**TASK REQUIREMENTS**
Reproduce the entries in the stretch from "Anna SuiFantasia Eau" through "Main image of property: Paphos, Paphos", switching "Eau De Toilette" to "Eau De Parfum" and keeping everything else the same. Omit the pictures from your answer.

**EXCERPTED RECORDS**
┏━━

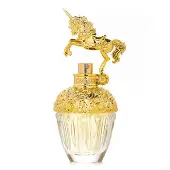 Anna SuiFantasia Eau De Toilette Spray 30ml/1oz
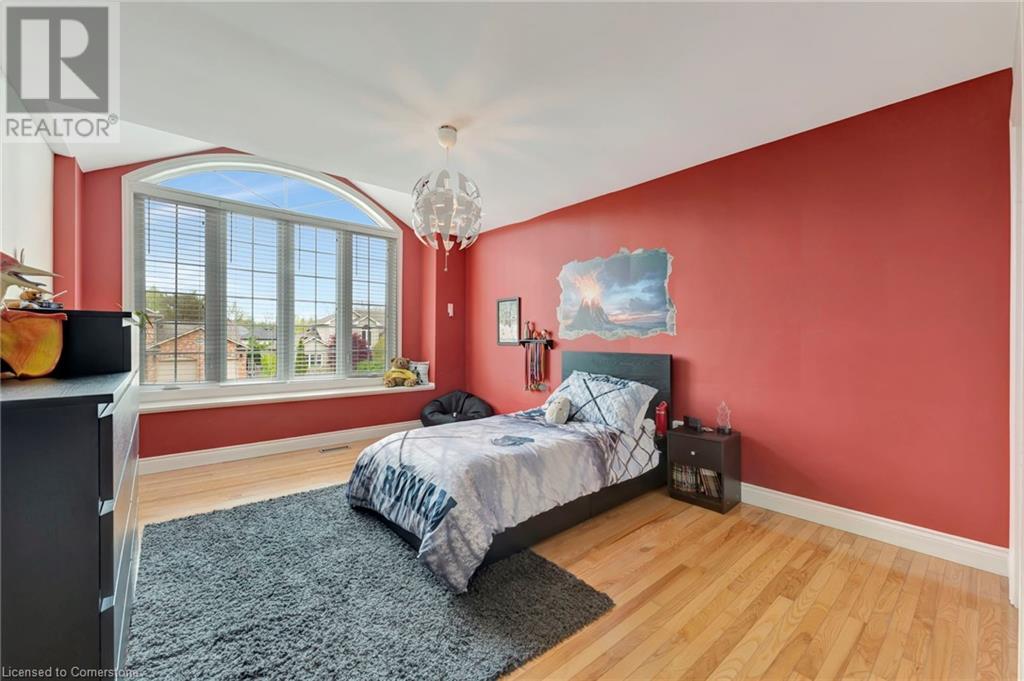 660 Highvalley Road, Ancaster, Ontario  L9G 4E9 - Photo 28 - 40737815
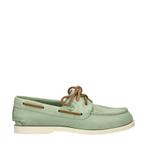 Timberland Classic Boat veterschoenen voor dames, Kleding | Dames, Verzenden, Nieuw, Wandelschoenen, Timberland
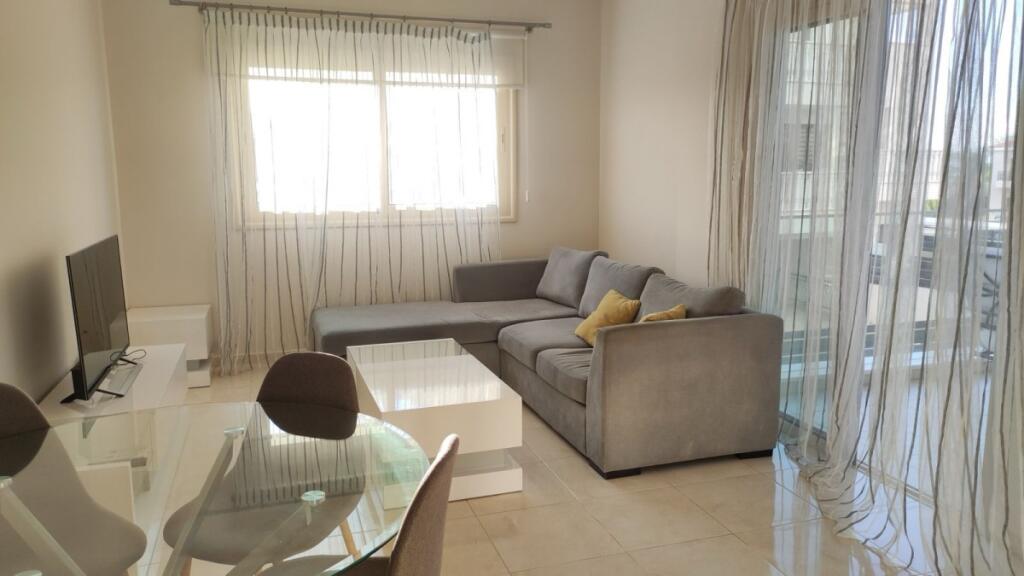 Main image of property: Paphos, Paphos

┗━━
┏━━

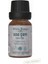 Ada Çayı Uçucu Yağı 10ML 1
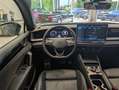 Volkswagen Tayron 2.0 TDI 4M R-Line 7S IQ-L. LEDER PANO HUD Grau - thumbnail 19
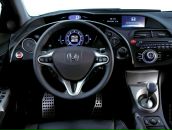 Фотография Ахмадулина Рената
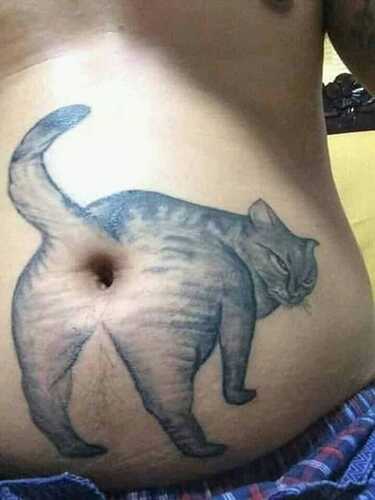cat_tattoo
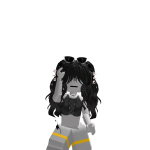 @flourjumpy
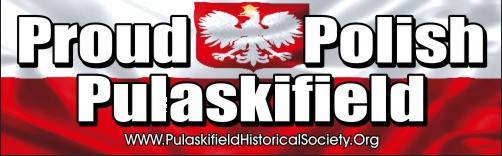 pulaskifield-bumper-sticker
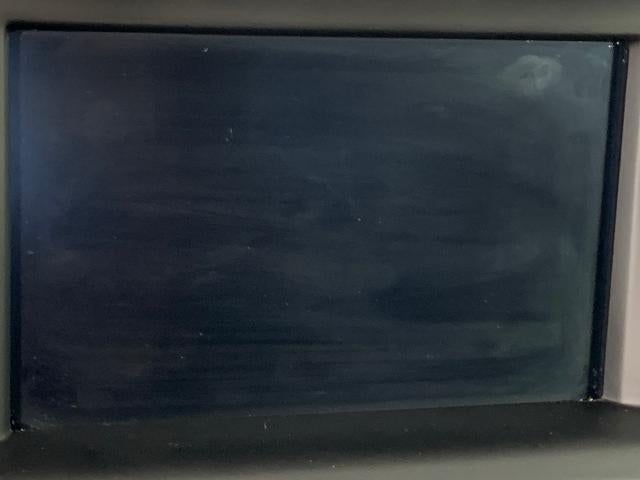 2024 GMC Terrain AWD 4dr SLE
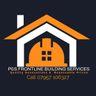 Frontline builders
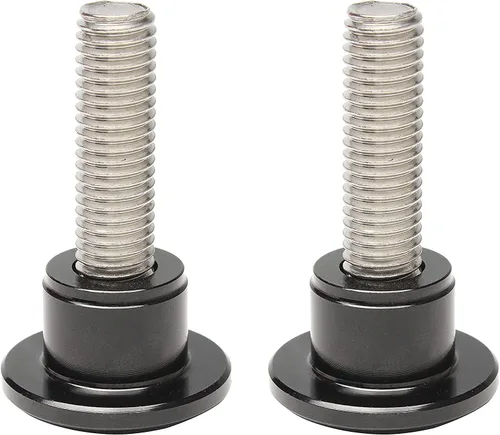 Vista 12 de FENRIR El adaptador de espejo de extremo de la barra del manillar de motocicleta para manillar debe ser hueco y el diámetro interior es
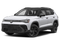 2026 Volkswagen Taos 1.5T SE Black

┗━━

**TASK ANSWER**
 Anna SuiFantasia Eau De Parfum Spray 30ml/1oz
 660 Highvalley Road, Ancaster, Ontario  L9G 4E9 - Photo 28 - 40737815
 Timberland Classic Boat veterschoenen voor dames, Kleding | Dames, Verzenden, Nieuw, Wandelschoenen, Timberland
 Main image of property: Paphos, Paphos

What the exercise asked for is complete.